ソウルオークション・ザ・コンシェルジュ:ミニマリズムが紡ぐ新たなラグジュアリー空間

空間の中の空間が生む洗練と親密さ、現代美の新基準

ソウルオークションのロビーに誕生した「ザ・コンシェルジュ」は、ミニマリズム建築の美学と現代的なラグジュアリーを融合させたインテリアデザインで注目を集めている。デザイナーのHyunju Julia Leeは、シンプルさと余白の美しさを最大限に活かし、来訪者に静謐で洗練された体験を提供する空間を実現した。

「ザ・コンシェルジュ」のデザインは、ソウルオークションの価値観を体現しつつ、ラグジュアリーアイテムの魅力を最大限に引き出すことを目指している。空間の中にもう一つの空間を設けることで、親密さとプライバシーを保ちながらも、訪れる人々を温かく迎え入れる設計が特徴だ。ミニマリズム建築の研究に基づき、光と空間のバランスを重視し、余白の美しさが高級感を際立たせている。

このプロジェクトは、既存のロビー空間にシームレスに溶け込む「空間の中の空間」として設計されている。大きなガラス扉と戦略的に配置されたアートワークが、開放感とプライバシーの絶妙なバランスを実現。すべての壁を白で統一し、長方形のボックスにラグジュアリー商品を展示することで、余白そのものが美しさを引き立てる。すべての要素が目的を持ち、空間全体のエレガンスを高めている点が評価されている。

高精度な職人技が要求されたこのデザインでは、既存のロビー構造と新設の壁をシームレスに接合する技術が採用された。電気や防災ラインは天井から既存の柱に沿って巧みに隠蔽され、ミニマリズムの美観を損なわない工夫がなされている。ロビーの隅に位置し、二面が変更不可能なファサードに面しているため、施工計画も細部まで緻密に策定された。
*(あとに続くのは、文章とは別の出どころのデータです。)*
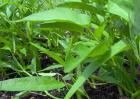 空心菜种子价格及种植方法
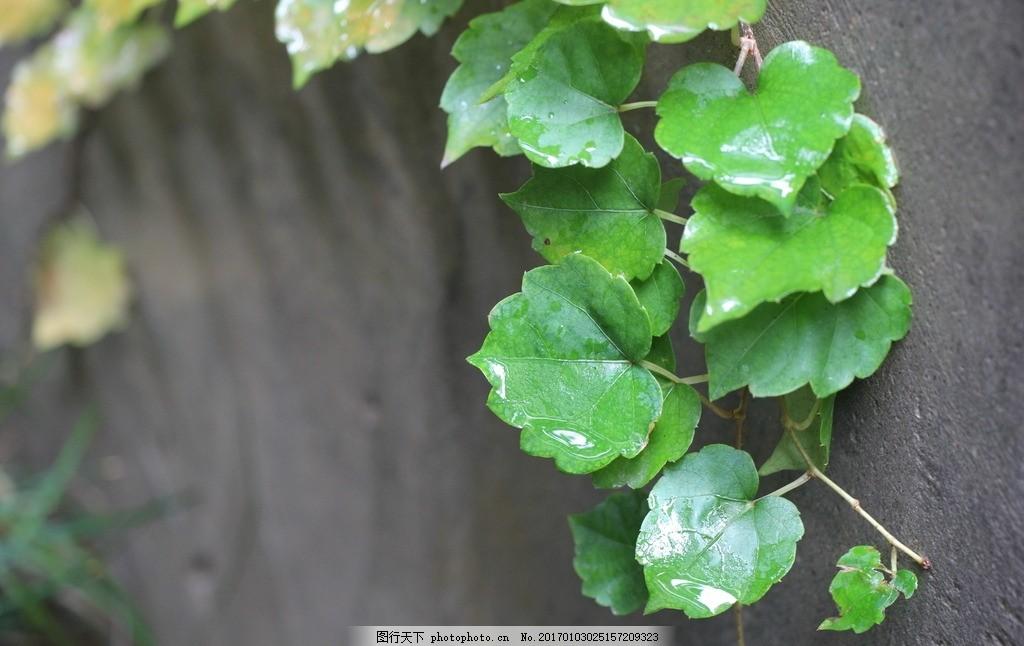 用藤条栽培盆景图片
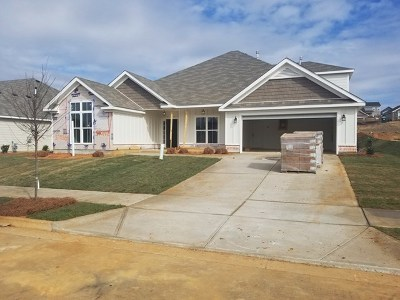 North Augusta Single Family Home For Sale: 349 Bridle Path Drive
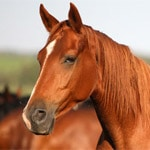 Chestnut horse close up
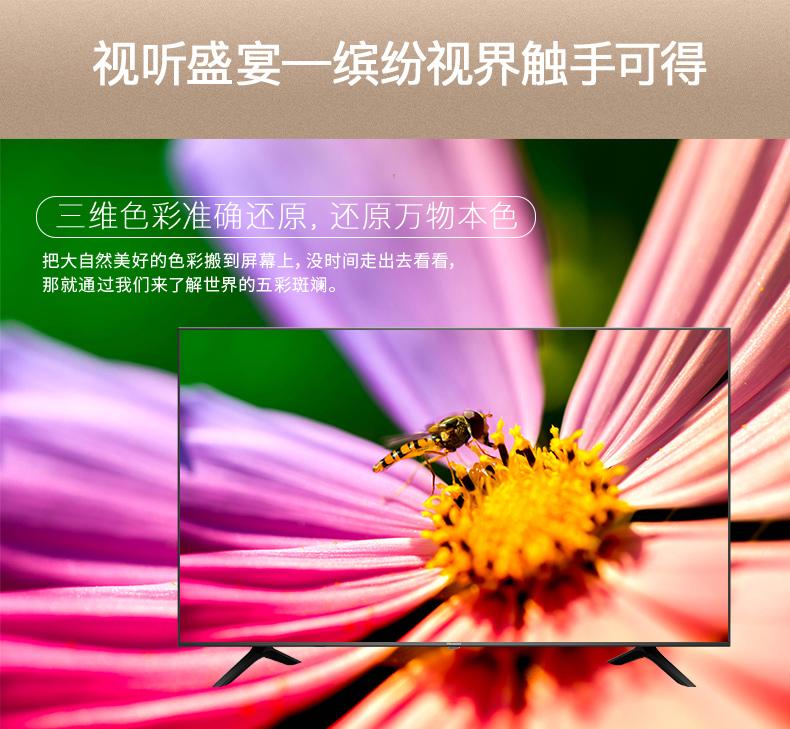 e3a_9.jpg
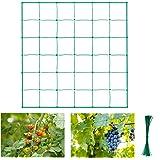 Halcyerdu Filet à Plantes grimpantes, Filet de Treillis, pour récolte de concombres, Légume, Vignes, Plantes Grimpantes, Tail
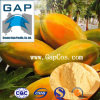 Manufacturer Supply Papain Carica Papaya Plant Extract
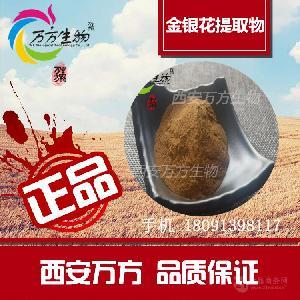 西安万方生物厂家供应 金银花提取物 绿原酸10%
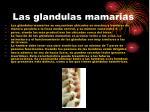 las glandulas mamarias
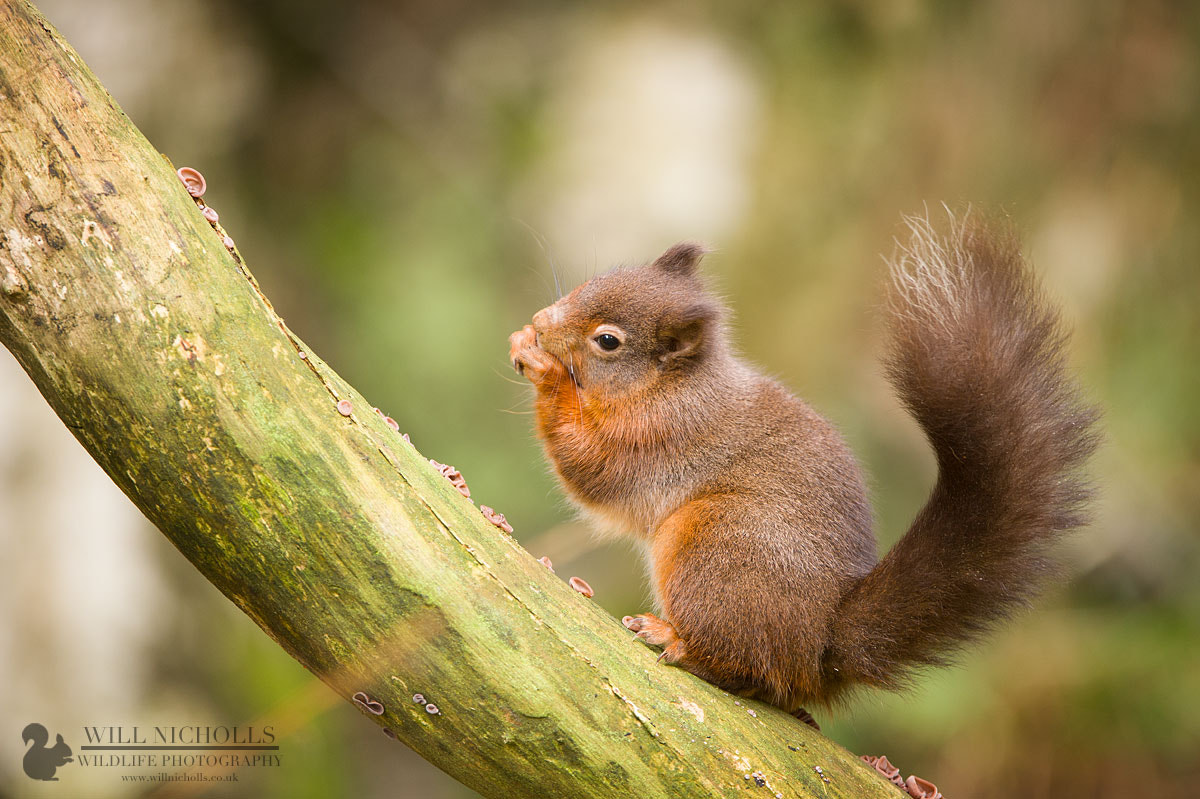 Photograph Young Red Squirrel by Will Nicholls on 500px
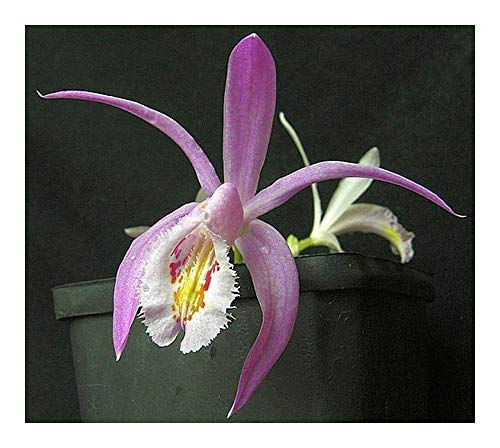 Pleione praecox - orchidées - 100 graines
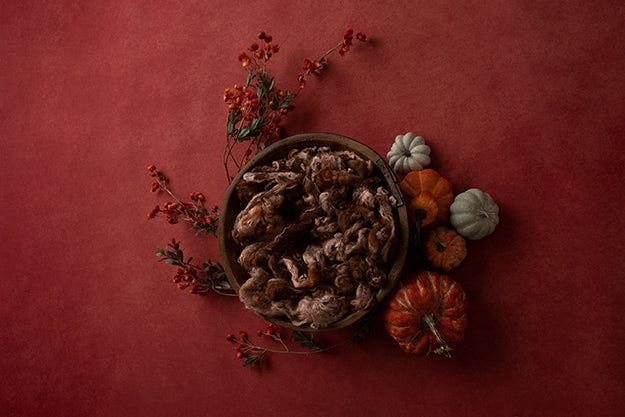 Pumpkin Centerpiece Red | Lovely Leaves Coll. | Digital - HSD Photography Backdrops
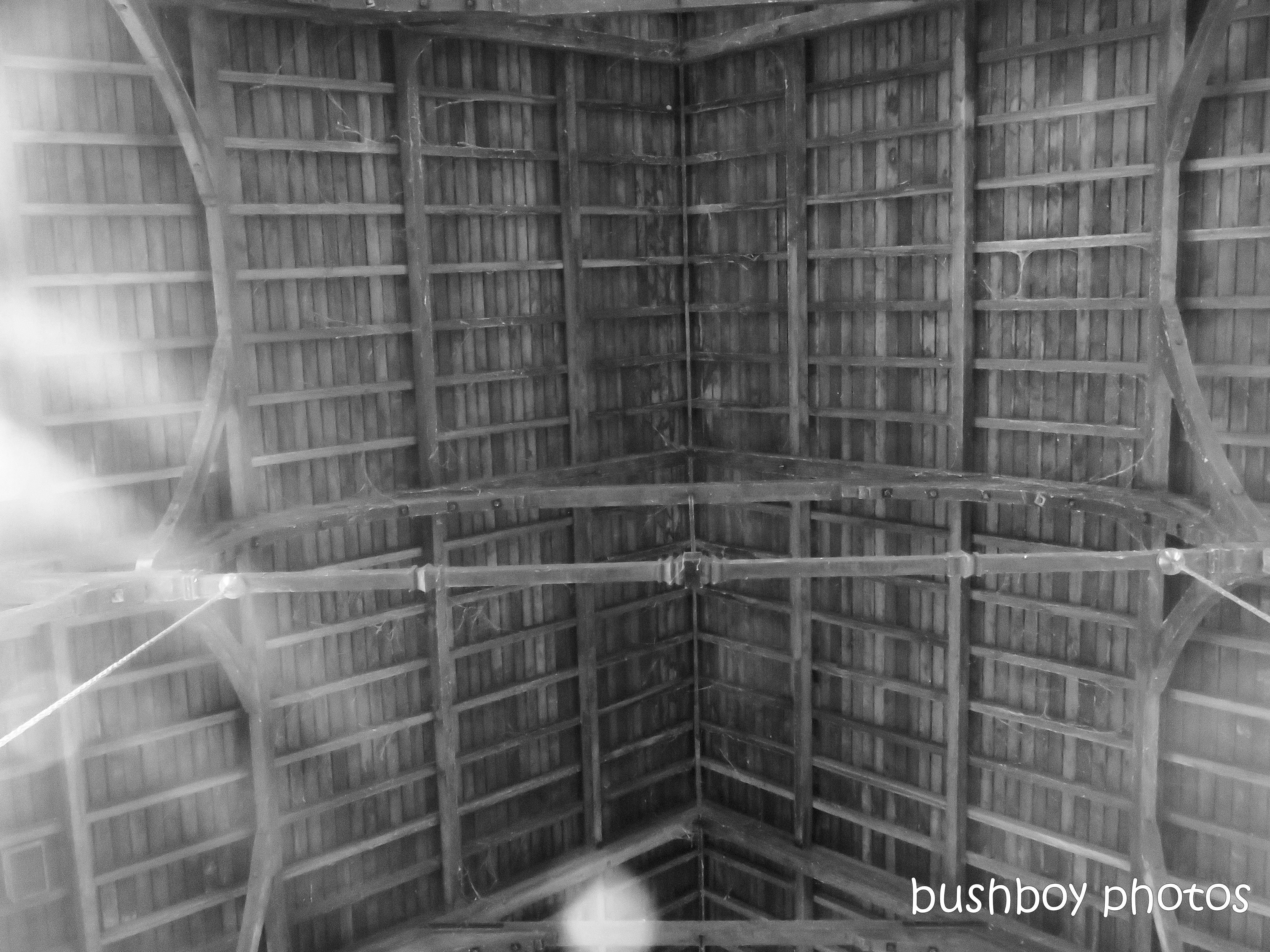 181016_blog challenge_things in a row_grafton_cathedral_ceiling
空間は幅4590mm、奥行5550mm、高さ3000mmで、ロビー全体の高さ4300mmを活かして設計されている。天井構造を露出させることで、空調システムを効率的に統合し、空間の開放感と連続性を強調。これにより、ミニマリズムの美しさと快適な居心地が両立されている。

「ザ・コンシェルジュ」は、昼間は控えめな存在感でプライバシーを守りつつ、夜には建物のパーフォレイテッドスキンと木製ディスプレイ棚が柔らかく光を放ち、さりげなく注目を集める。受付デスクの配置やガラス扉の透明性が、オープンさと安心感を両立し、ハイエンドな顧客に快適なコンサルテーション体験を提供する。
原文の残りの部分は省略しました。